Many still see large companies as the problem, not the solution. Hot new startups show up and are lauded daily. So it might seem counterintuitive to suggest that large companies are where the innovation action will be. But the shift has already begun. For example, one story in the article describes how Swiss agrichemical giant Syngenta leveraged existing crop protection products and deep relationships with retailers to develop a version of the "sachet" model popularized by consumer packaged goods companies. The uwezo program allows it to bring modern technologies to 4 million smallholders in Kenya.
The Syngenta story, like the other three case studies in the article, had a clear protagonist, a "corporate catalyst": someone who marshaled resources both inside and outside the company and built organizational support for the disruptive growth strategy.
Companies looking for their own corporate catalysts should ask three critical questions.
1. Do we take advantage of our global scale in the quest to identify up and coming talent?
Global giants have a hidden advantage in the battle to snag up-and-coming catalysts. While entrepreneurialism is growing in cities like Shanghai, Sao Paolo, and Jakarta, the scales remain tilted much more toward multinationals in these cities and indeed in many emerging markets.
Consider IBM. The company has more than 400,000 employees spread around the world. It has the resources to search for and assimilate the world's best talent and further shape and refine it. A two-person Silicon Valley startup simply doesn't have that ability.
Beyond sourcing talent globally, IBM works to spread that talent throughout its organization. During a recent panel discussion, "Does Asia have the talent to lead innovation in the 21st century?", IBM Talent VP Diane Gherson told me how the company is shifting from historical models where a handful of senior executives would serve lengthy expatriate assignments to new models featuring shorter assignments for younger employees. It's just one way that "Big Blue" makes sure it takes full advantage of its global scale.
2. Does our internal environment support the work done by potential catalysts?

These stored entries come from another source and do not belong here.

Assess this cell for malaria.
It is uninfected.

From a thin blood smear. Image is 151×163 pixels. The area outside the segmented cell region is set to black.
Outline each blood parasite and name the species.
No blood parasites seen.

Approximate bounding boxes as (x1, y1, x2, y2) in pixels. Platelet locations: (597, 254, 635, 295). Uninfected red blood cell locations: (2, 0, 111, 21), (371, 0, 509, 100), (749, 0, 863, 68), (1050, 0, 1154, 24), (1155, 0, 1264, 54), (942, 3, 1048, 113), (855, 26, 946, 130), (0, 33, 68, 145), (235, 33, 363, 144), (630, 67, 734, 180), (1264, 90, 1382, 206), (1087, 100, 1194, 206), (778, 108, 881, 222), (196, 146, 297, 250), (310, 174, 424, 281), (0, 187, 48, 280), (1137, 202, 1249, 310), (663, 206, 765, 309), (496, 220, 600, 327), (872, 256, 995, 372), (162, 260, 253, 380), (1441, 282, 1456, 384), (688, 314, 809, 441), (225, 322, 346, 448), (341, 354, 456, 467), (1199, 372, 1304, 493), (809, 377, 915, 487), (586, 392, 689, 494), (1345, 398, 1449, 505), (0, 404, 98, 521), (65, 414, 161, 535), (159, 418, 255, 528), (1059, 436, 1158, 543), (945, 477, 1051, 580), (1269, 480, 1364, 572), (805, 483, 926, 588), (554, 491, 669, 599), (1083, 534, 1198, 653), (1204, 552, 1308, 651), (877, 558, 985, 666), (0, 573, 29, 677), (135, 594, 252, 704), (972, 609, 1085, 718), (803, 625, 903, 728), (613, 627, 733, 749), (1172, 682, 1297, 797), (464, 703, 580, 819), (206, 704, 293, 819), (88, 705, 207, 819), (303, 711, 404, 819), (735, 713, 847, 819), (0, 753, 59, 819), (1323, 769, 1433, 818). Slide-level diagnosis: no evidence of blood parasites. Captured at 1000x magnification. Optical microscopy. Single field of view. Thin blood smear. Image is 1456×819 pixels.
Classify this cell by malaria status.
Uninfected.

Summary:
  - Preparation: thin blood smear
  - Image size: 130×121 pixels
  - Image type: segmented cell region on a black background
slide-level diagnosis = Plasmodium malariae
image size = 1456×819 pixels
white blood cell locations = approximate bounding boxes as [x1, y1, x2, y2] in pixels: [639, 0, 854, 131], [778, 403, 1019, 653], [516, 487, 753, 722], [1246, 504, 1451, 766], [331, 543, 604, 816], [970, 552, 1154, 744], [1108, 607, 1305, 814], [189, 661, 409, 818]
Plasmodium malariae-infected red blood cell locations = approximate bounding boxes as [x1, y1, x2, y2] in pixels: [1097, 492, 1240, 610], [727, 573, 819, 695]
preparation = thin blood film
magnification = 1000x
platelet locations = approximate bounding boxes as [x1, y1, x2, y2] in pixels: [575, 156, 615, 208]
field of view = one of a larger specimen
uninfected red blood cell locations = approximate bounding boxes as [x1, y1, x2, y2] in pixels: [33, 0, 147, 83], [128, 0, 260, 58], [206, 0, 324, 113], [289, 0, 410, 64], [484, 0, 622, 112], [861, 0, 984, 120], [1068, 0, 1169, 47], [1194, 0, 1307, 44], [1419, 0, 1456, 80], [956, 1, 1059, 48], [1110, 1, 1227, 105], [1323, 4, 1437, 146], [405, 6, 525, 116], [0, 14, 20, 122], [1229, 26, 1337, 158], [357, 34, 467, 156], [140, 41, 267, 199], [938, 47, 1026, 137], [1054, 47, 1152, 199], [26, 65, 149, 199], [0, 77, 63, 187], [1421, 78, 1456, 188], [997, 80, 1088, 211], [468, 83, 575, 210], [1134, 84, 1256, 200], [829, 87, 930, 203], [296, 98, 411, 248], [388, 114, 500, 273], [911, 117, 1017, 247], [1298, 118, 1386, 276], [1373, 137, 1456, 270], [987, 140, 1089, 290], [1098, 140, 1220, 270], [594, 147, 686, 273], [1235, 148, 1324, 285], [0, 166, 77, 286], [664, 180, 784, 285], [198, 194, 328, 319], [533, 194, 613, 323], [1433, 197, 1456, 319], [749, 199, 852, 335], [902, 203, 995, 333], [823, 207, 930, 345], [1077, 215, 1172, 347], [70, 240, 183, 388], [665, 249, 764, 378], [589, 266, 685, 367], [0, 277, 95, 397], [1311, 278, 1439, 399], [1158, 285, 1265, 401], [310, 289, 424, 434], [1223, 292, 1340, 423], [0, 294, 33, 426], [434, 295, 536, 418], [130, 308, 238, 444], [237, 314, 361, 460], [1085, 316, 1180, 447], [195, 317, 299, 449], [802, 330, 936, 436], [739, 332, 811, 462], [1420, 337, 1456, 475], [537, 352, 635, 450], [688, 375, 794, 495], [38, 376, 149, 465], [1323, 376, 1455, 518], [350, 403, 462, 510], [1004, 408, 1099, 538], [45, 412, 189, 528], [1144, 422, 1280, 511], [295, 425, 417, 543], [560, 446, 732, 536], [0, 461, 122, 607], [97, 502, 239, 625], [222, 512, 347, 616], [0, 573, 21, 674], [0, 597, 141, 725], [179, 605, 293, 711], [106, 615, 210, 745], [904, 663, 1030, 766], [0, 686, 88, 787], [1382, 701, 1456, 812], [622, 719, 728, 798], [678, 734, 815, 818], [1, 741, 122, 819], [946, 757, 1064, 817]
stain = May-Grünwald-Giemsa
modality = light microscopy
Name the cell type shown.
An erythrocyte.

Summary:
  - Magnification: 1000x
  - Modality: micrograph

Companies have to make sure they don't end up attracting and training people who go and join up-and-coming attackers. One component is a culture of innovation, where people follow behaviors consistent with successful innovation without having to think about it or fight against corporate systems. Companies should pay particular attention to the degree to which they support the common behaviors that allow catalysts to have impact. In general, catalysts:
- Approach innovation holistically, thinking not just about features and functions, but about new ways to raise market awareness, distribute, finance, and even organize.
- Activate resources beyond their immediate control. As Colin Harrison from IBM (who helped catalyze IBM's Smarter Cities initiative) noted, "I work with several hundred people, but no one reports to me. In a company of this size, if you are persistent enough, you can find people with all kinds of skills."
- Engage external partners to amplify their corporate impact.
Organizations with cultures that don't support these behaviors are more likely to snuff the potential of their catalysts.
3. Are we as innovative in our approach to talent identification and development as we are in our efforts to develop new products and services?
Big companies should use innovative means to find and nurture future catalysts. For example, during that same panel discussion, Kari Reston from Standard Chartered described a number of innovative approaches that the bank has followed to attract young talent. Last year it held a contest to find the "world's coolest intern" who Tweeted and blogged about the company's launch of its mobile banking tool, Breeze.
Global companies should take advantage of the fact that they can run these kinds of targeted experiments, and then ensure they have mechanisms to replicate and transfer high-impact approaches.
Innovation is, and always will be, an intensely human activity. Global companies that harness their immense resources to cultivate a unique ability to attract, retain, and develop the catalysts who can release and amplify historically constrained innovation energy will receive innovation dividends for years to come.